CAGED method builds up scale shapes, and arpeggios shapes, around the open chord shapes, which are then moved up and down the neck as with a barre behind them. Some of it like playing an open G chord up the neck witha bar 2 frets behind it is not only impractical but damned hard. 

Personally I don't like it, if you know your scales and modes, and you know WHY it is that scale when you play it, as well as your note locations you will gain nothing by learning the CAGED method. It is a very different approach to how you remember the fretboard, which was too foreign for me as I had been playing for years, as well as the book it is generally taught from (Fretboard Logic) is far too wordy. 
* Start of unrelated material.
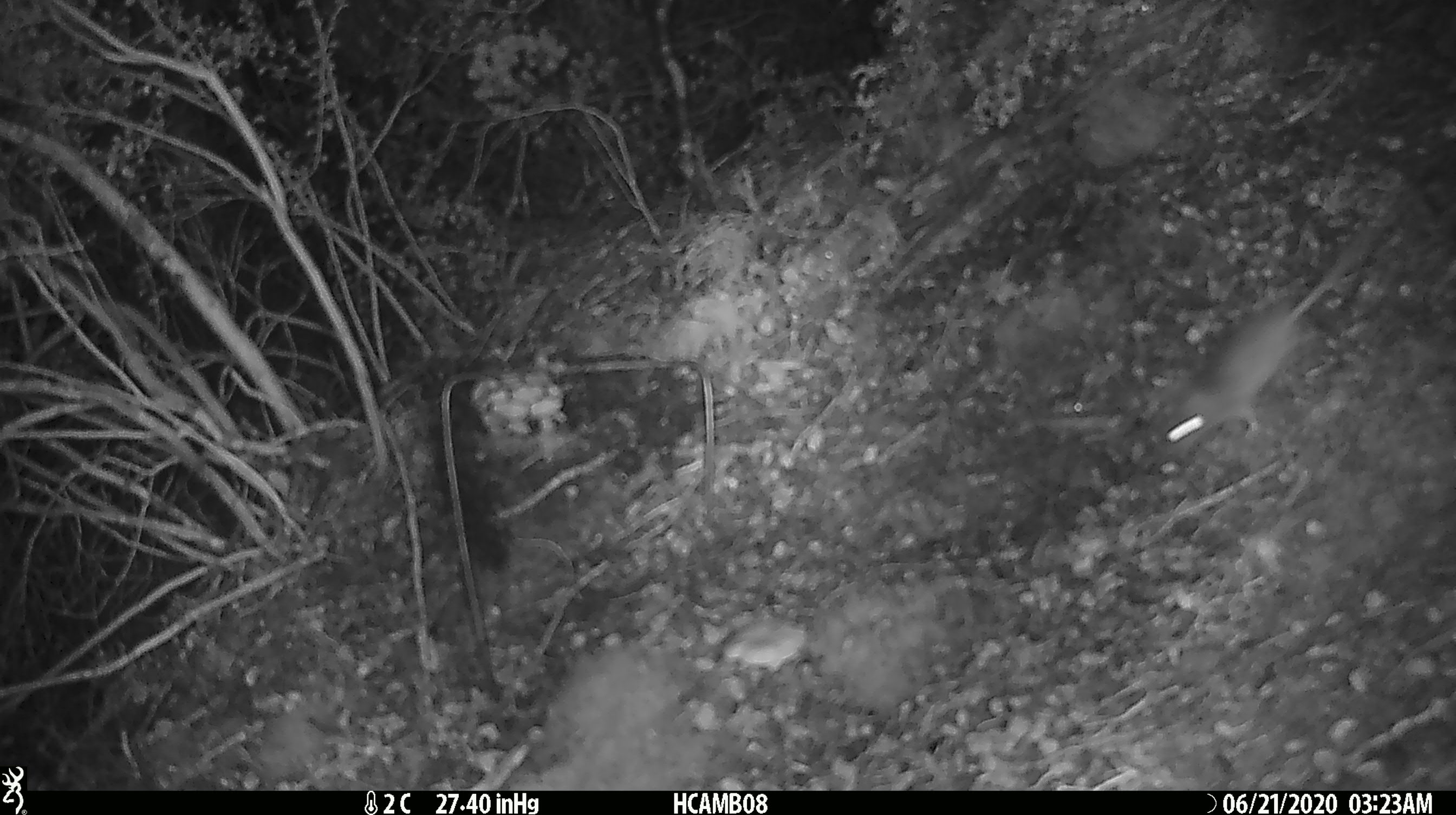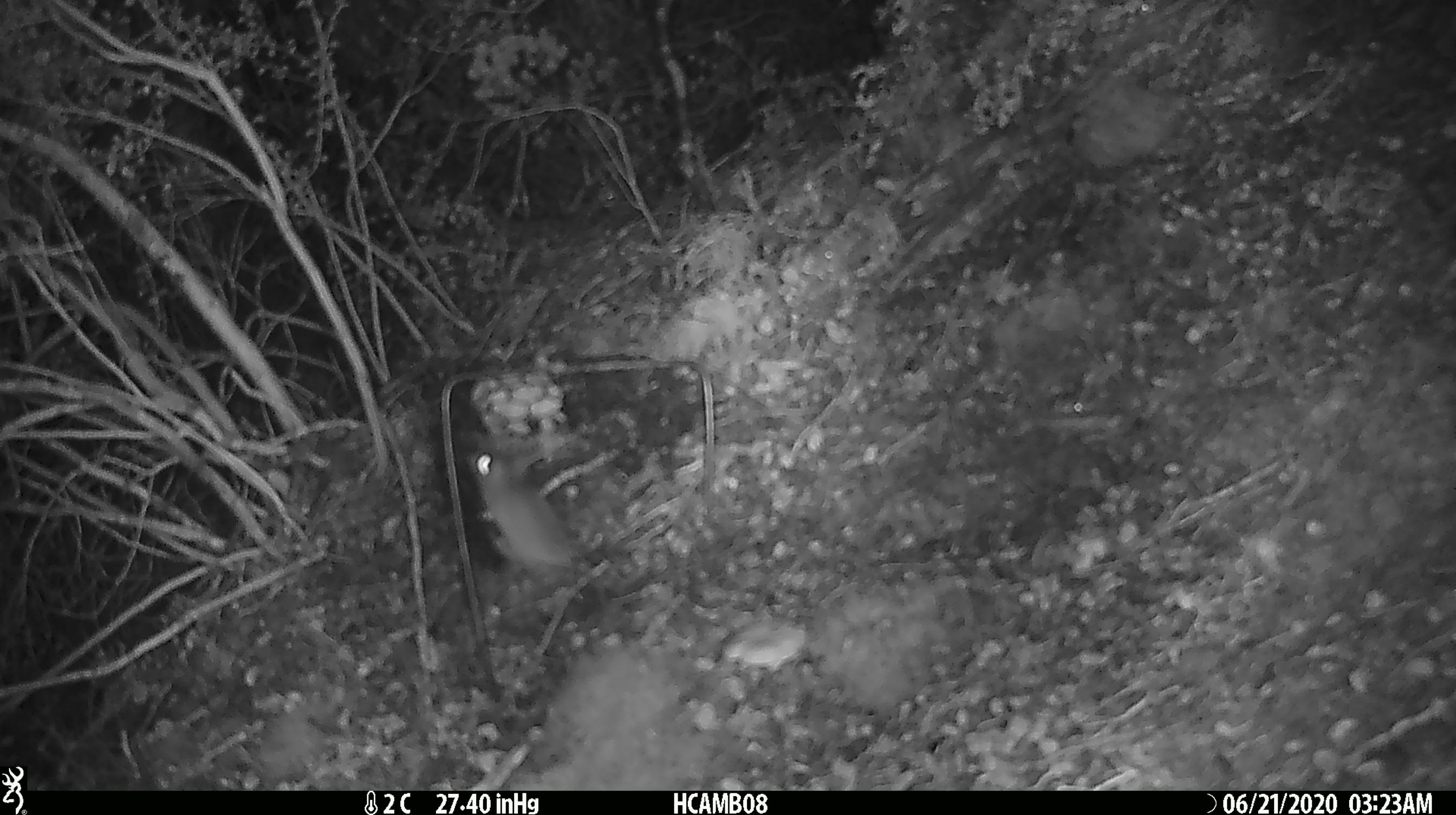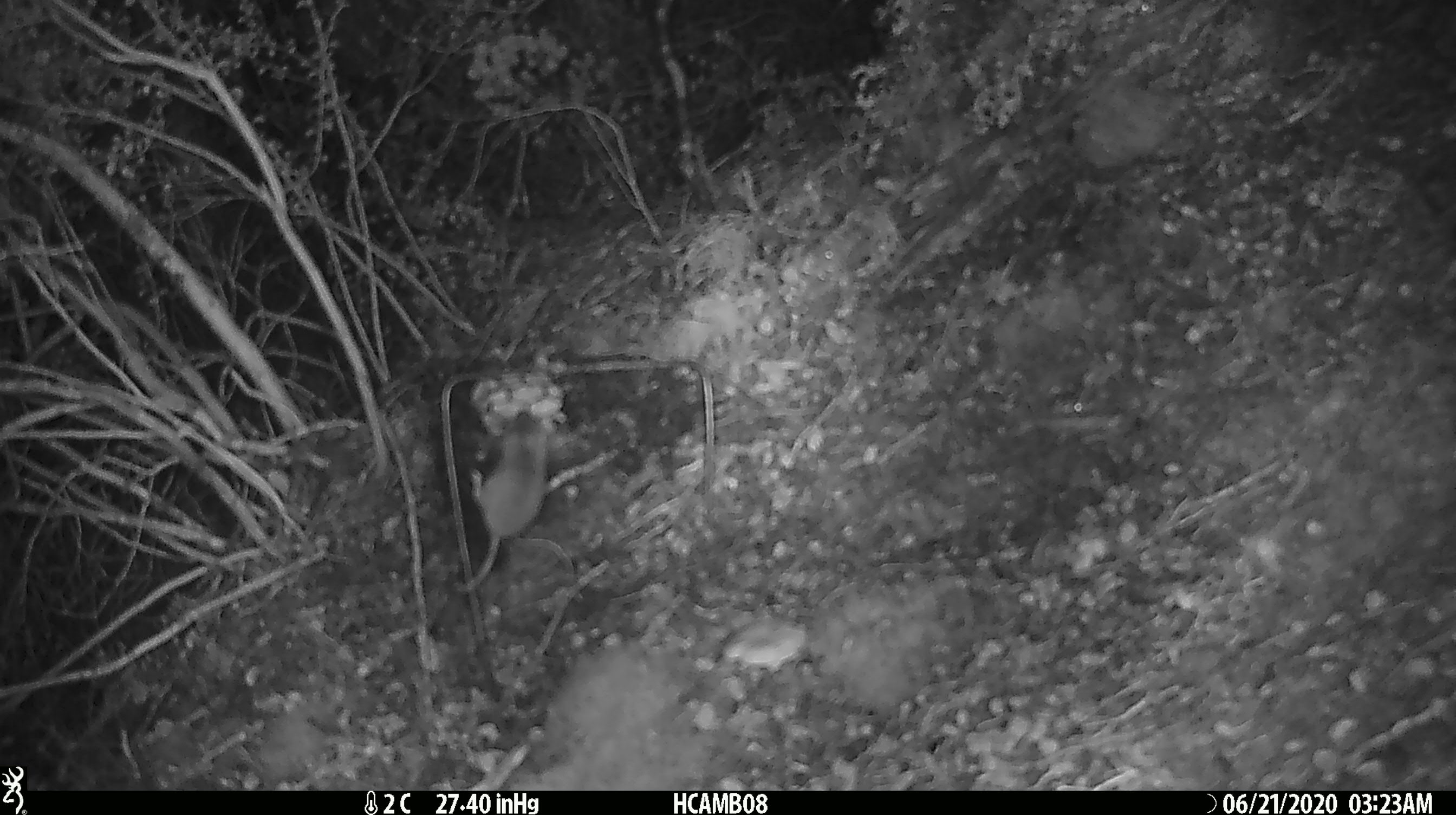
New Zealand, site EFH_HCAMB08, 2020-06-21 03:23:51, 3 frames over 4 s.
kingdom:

Some people really like it, I do not.


----------



## xtrustisyoursx (Apr 20, 2011)

I never learned it as a method, but it is a handy little way to keep track of what chords tones and shapes are nearby when you're improvising.


----------



## ShadyDavey (Apr 20, 2011)

The "Fretboard Navigator" DVD's by Jamie Humphries do demonstrate this method very clearly, and as well as "Fretboard Logic" it's worthwhile to read "The Caged Guitarist" by Paul Foad but the methodology remains the same - it's extremely useful although as noted perhaps less so for those who already have an awareness of fretboard knowledge in terms of scale and chord shapes.

When I was at GIT in London it was always presented as an alternative to the 7 scale positions commonly taught, but whilst I do prefer it for navigating chord shapes, it's very much down to personal preferences. 

Here's a handy website which presents the CAGED method in several formats (including a couple of 7 and 8 string tunings):

CAGED octaves guitar method CAGED4BASS and BLOGoZON


----------



## telecaster90 (Apr 20, 2011)

When I was still in music school, the entire guitar curriculum was based off of CAGED. I had done the same thing as you as far as learning the different positions before I went to school so you pretty much already know most of the CAGED positions. It'll just be a different way to look at what you probably already know. That said, I think it's really handy for chords.


----------



## sell2792 (Apr 25, 2011)

I;ve herad about this before but I'm still not entirely sure how it works... I don't know shit about theory, is this worth attempting to learn?


----------



## brutalwizard (Apr 25, 2011)

yes alot of my peers found the caged system effective although i never did it, it seems very straight foward. idk how it would apply in a theory class without guitar, but its a good foundation from what i have seen


----------